> [Zadania do wykonania]:
A: Która zawodniczka otworzyła wynik meczu opisanego w relacji ze sparingu z liderkami Orlen I Ligi?
B: Przedstaw w formie listy akapit relacji ze sparingu zaczynający się od słów „W 28. minucie spotkania” i zachowaj jego najważniejsze fakty.
C: Wznów relację ze sparingu z liderkami Orlen I Ligi od miejsca, w którym się kończy.

> [Tekst do przeczytania]:
________________________________________
Wymagający sparing z liderkami Orlen I Ligi.
Mecz w większości rozpoczęła „jedenastka”, która w środowym sparingu z Czarnymi Sosnowiec całe spotkanie przesiedziała na ławce lub zagrała niewielką liczbę minut. Od początku widoczna była u „rekordzistek” chęć do krótkiego rozgrywania piłki i szukania przestrzeni między krakowiankami. Gospodynie jednak wykazały się bardzo dobrą organizacją gry, co więcej – raz za razem nękały defensywę bielszczanek podaniami za plecy i dośrodkowaniami. Po jednym z takich piłkę w bramce umieściła Wiktoria Kaczmarek, otwierając wynik meczu.
W 28. minucie spotkania Martyna Żmudka nieznacznie pomyliła się po dośrodkowaniu testowanej zawodniczki. Co się odwlecze… już minutę później M. Żmudka ubiegła nie tylko dwie obrończynie, ale również Karolinę Klabis i z 5-ciu metrów „wpakowała” piłkę do siatki. Po wyrównaniu wyniku obie drużyny konsekwentnie szukały swoich okazji, jednak bardziej zapracowaną z bramkarek była Kinga Ptaszek. W 65. minucie „biało-zielone” zostawiły za dużo przestrzeni Isabelle Cook, która mocnym, precyzyjnym strzałem przy dalszym słupku ustaliła wynik spotkania. Po drugiej stronie Daria Długokęcka oddała dwa strzały z dystansu, jednak żaden z nich nie znalazł drogi do bramki "akademiczek" z Krakowa.
________________________________________
> [Dostarczone rekordy]:
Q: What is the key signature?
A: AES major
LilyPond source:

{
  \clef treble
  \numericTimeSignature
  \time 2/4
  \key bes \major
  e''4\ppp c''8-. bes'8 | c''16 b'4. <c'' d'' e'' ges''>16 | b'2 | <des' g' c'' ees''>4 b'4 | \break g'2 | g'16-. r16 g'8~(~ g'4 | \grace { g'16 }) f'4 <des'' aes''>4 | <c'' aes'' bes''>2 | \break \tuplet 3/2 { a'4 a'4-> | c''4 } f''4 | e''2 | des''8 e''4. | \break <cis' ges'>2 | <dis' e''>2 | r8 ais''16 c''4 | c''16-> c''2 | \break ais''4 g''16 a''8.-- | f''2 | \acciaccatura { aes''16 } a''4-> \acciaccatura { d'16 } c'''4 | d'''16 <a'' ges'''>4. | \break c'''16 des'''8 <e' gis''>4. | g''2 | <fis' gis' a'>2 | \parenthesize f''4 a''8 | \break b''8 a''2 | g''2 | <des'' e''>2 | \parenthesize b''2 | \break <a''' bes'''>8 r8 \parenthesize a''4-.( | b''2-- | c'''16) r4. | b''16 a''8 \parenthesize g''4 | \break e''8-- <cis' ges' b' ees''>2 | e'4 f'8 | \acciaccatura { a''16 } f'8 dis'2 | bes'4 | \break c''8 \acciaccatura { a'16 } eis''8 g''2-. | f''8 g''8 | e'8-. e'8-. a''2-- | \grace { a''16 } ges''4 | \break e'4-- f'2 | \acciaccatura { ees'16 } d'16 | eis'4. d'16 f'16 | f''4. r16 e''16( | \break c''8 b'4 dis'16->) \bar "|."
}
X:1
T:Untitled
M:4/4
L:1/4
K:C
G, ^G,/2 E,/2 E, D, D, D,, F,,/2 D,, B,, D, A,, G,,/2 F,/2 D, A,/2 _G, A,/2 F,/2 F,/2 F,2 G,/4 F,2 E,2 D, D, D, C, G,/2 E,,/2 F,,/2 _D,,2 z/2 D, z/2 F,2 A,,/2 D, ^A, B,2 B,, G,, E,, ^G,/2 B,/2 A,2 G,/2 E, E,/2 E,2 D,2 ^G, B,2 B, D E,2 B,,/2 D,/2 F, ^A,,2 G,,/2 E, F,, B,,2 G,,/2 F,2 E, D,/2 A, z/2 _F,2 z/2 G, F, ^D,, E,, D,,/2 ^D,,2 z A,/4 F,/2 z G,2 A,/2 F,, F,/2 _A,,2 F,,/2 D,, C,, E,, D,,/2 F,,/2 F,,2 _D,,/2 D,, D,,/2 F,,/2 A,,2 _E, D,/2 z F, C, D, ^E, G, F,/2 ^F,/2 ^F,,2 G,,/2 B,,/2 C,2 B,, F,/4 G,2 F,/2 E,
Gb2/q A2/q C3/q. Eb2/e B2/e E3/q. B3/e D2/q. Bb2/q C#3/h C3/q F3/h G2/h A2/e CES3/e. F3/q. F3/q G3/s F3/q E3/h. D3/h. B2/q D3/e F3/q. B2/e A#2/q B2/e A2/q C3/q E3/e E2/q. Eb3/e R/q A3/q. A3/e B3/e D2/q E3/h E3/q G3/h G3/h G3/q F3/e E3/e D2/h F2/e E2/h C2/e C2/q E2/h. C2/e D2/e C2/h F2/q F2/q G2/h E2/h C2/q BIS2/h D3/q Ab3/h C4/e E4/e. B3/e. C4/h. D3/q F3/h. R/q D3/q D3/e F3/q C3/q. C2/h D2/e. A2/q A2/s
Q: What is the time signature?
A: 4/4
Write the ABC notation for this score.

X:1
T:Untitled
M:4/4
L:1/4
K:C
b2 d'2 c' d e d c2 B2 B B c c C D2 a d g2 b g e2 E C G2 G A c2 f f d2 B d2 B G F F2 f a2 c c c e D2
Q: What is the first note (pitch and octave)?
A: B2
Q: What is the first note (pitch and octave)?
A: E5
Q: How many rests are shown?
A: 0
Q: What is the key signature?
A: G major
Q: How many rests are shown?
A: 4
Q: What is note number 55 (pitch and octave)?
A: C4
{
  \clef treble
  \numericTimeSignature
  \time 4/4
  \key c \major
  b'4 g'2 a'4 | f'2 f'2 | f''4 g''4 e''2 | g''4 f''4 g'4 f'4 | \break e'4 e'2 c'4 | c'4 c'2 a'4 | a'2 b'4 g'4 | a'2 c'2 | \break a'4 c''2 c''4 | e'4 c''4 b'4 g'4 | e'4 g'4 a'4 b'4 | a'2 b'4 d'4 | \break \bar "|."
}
________________________________________
> [Odpowiedzi do ćwiczeń]:
A: Wiktoria Kaczmarek.

B:
- W 28. minucie Martyna Żmudka nieznacznie pomyliła się po dośrodkowaniu testowanej zawodniczki.
- Minutę później Żmudka ubiegła dwie obrończynie i Karolinę Klabis, a potem z 5 metrów wbiła piłkę do siatki, wyrównując wynik.
- Po wyrównaniu obie drużyny szukały okazji, ale więcej pracy miała bramkarka Kinga Ptaszek.
- W 65. minucie Isabelle Cook wykorzystała zbyt dużą przestrzeń i mocnym, precyzyjnym strzałem przy dalszym słupku ustaliła wynik.
- Daria Długokęcka oddała dwa strzały z dystansu, ale żaden nie trafił do bramki „akademiczek” z Krakowa.

C:
Pomeczowa opinia trenera — Mateusz Żebrowski: - Kolejny sparing za nami i zdecydowanie była to wartościowa gra. Mogliśmy się zmierzyć z mocnym zespołem, w dodatku cały mecz przebiegał przy wysokiej intensywności. I to cieszy mnie najbardziej. Mamy dobry materiał do analizy. Dla wszystkich sympatyków kobiecej piłki — proszę śledzić poczynania drużyny UJ, a w szczególności, zagranicznej, środkowej pomocniczki.
KS UJ Kraków – Rekord Bielsko-Biała 2:1 (1:1)
1:0 Kaczmarek (20. min.)
1:1 Żmudka (29. min.)
2:1 Cook (65. min.)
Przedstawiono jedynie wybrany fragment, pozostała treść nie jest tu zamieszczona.